The Lumia 1520 is a phone that Nokia and Microsoft Windows Phone fans will look forward to, if only because it finally matches up to the best of its rivals with its large 6-inch screen, after the recent camera-centric Lumia 1020.
Nokia’s latest phone will measure up physically against popular Android models such as the HTC One Max’s 5.9-incher, LG G Flex’s 6-incher and Samsung Galaxy Note 3’s 5.7-inch. It is still short of Sony’s king of the hill – the Xperia Z Ultra with a 6.44-inch screen – but the Lumia 1520 is clearly no pushover.
Going big is probably a simple choice for Nokia to make, considering what the competition is doing. The Lumia 1520 feels like an upsized Lumia 1020, but comes with the addition of a microSD card slot, which is a welcome feature to expand your storage easily and quickly.
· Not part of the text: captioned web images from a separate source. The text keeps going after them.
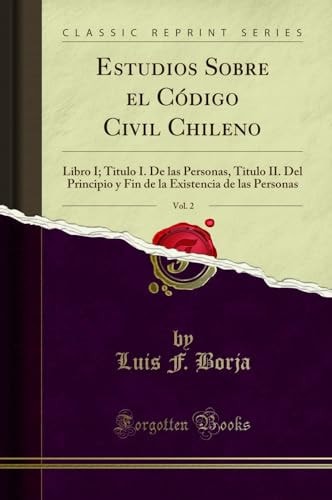Estudios Sobre El Código Civil Chileno, Vol. 2 Libro I; Titulo I. de Las Personas, Titulo II. del Principio Y Fin de la Existencia de Las Personas (Classic Reprint)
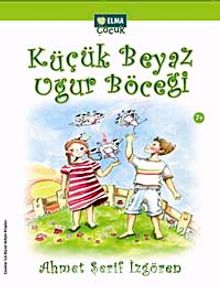 Küçük Beyaz Uğur Böceği - Ahmet Şerif İzgören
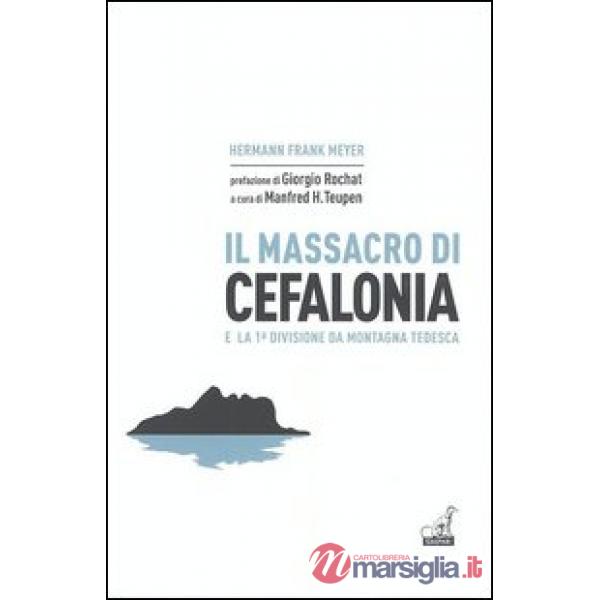 Massacro di Cefalonia e la 1° divisione da montagna tedesca (Il)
What’s not so cool is the Lumia 1520’s shiny plastic surface. It’s a fingerprint magnet, and it gets more sticky as the day wears on.
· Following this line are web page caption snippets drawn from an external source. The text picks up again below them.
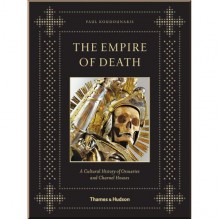 The Empire of Death: A Cultural History of Ossuaries and Charnel Houses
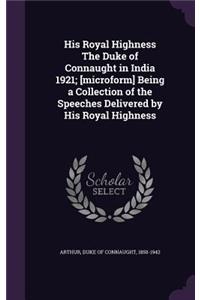 His Royal Highness The Duke of Connaught in India 1921; [microform] Being a Collection of the Speeches Delivered by His Royal Highness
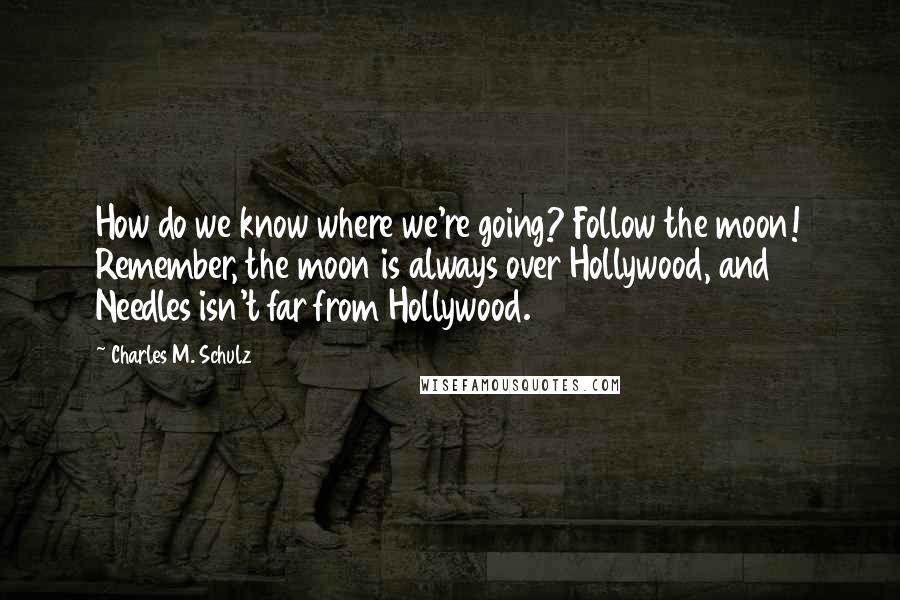 Charles M. Schulz Quotes: How do we know where we're going? Follow the moon! Remember, the moon is always over Hollywood, and Needles isn't far from Hollywood.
What I’m also not particularly fond of is the sound. There is only one small speaker located at the bottom rear portion of the phone, which isn’t spectacular sounding. So, to really enjoy the phone’s sound, I’d recommend you plug in a pair of headphones or earphones.
The Dolby Headphone sound enhancement on the Lumia 1520 does make things sound much better. When I tested the phone, playing Say Something by Christina Aguilera with my AE2 headset, for example, was an enjoyable experience.
What about photography, a main selling point of many Nokia Lumia phones?
Unlike the Lumia 1020, the Lumia 1520 has a smaller 20-megapixel sensor matched with Carl Zeiss optics and optical image stabilisation. For night shots that require flash, the new Lumia is less well endowed – it has dual LED flash compared to the Lumia 1020’s Xenon and LED flash combo.
Still, for holiday snapshots and fun food pictures for posting on Facebook, the Lumia 1520 is more than adequate. Though it doesn’t have enough resolution to do the “super-crop” on the Lumia 1020, the Lumia 1520’s 20-meg resolution is sufficient for most uses, including printing A4 sized photos.
The excellent Nokia Pro Photo app seen on the Lumia 1020 is also added to the Lumia 1520. Most users will find it quite easy to use, while advanced users can look to manual controls similar to advanced compact cameras.
The new Nokia Lumia isn’t perfect, of course. Using its four-second shutter speed means you depend on the lighting of a scene – if you expose a shot too long in a brightly lit place, it often ends up with images that are too bright.
The reason is simple – it can only control the amount of light being recorded using the ISO setting since the phone doesn’t have an aperture to adjust. Creative effects such as light streaks are pretty much restricted to dark places, ones bordering on total darkness.
Finally, on apps, the Windows Phone-based Lumia 1520 faces the same problems as Android phones when it comes to searching for apps being built for the bigger screens. You have to test out which ones run on the 6-inch screen well.
Often, apps for popular services such as Facebook fail to maximise the extra screen estate of the Lumia 1520, which is a huge pity. Those which do will be seen as a godsend, because they will ensure that people don’t strain their eyes looking at small fonts.
Fix that problem, by having more apps optimised for the large screen, and Microsoft and Nokia would have a lot more customers for this S$999 phone.